RTTNews - German unemployment recorded a mild increase in May compared to previous months, official data showed Thursday.

The seasonally adjusted number of unemployed rose 1,000 to 3.46 million in May after changing the way it was calculated before, the Federal Labor Agency said. Economists had forecast an increase of 64,000 for May after the revised rise of 57,000 in April. The seasonally adjusted jobless rate fell to 8.2% from 8.3%.

The agency said the number would have risen between 15,000 and 20,000 in May without the implementation of the statistical changes. The new rule instructs the Labor agency to exclude people attending training in a company as unemployed.

The surprisingly sound situation this month is due largely to widespread recourse to short-time work, Commerzbank analyst Eckart Tuchtfeld said. The analyst added that short-time work is proving a substantial bulwark to the labor market, but is not accounting for millions of saved jobs.

German unemployment was on the rise since November 2008 and in March 2009, it grew the most, by 69,000. The government expects the number of unemployed to increase to 3.7 million this year and to 4.6 million in 2010.

The government had implemented several measures to contain the rising number of unemployed in the wake of the worst recession since the World War II. Short-term work was widely accepted in Germany to address the situation. However, economists see chances for a sudden sharp rise in joblessness once firms pull out of the scheme.

Also on Thursday, the country's statistical office said the seasonally adjusted ILO jobless rate rose to 7.7% in April from 7.4% recorded in the same month of the previous year. The number of unemployed amounted to a seasonally adjusted 3.34 million in April.
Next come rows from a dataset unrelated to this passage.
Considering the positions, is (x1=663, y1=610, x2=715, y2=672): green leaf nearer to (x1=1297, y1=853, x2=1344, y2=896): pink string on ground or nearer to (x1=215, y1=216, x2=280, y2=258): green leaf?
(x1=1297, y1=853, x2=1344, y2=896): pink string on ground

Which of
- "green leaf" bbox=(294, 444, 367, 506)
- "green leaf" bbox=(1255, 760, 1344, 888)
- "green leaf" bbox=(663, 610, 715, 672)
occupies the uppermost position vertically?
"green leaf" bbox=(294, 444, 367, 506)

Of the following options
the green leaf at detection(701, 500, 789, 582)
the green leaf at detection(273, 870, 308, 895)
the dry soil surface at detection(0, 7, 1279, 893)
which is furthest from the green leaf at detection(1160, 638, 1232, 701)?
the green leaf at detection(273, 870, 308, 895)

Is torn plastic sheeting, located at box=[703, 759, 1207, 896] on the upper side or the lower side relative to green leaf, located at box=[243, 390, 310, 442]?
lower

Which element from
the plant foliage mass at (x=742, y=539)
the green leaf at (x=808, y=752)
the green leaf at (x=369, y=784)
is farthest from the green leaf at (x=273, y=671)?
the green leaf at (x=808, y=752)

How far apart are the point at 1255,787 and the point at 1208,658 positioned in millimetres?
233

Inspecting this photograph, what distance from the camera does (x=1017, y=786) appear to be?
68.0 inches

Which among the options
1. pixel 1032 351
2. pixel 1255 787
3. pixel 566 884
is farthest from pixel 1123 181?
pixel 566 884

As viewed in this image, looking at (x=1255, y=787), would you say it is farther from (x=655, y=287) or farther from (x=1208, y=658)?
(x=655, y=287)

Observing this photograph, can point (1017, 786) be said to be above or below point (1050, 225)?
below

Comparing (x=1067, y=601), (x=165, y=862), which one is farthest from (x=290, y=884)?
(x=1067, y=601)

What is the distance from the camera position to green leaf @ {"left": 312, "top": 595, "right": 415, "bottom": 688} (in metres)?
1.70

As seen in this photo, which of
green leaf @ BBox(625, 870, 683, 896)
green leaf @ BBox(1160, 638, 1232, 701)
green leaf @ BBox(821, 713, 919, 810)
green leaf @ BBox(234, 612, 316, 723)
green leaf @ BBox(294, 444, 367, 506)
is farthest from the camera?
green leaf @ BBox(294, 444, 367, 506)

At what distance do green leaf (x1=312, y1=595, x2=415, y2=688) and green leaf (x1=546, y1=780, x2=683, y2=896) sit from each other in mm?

Compared with the previous year, unemployment was up by a seasonally adjusted 150,000 persons or 4.8%.

At the same time, the number of persons in employment living in Germany amounted to 39.96 million, down 130,000 persons from the previous year.

In the first quarter, the biggest Eurozone economy contracted 3.8%, the fourth straight quarter of decline and the biggest fall since records began in 1970.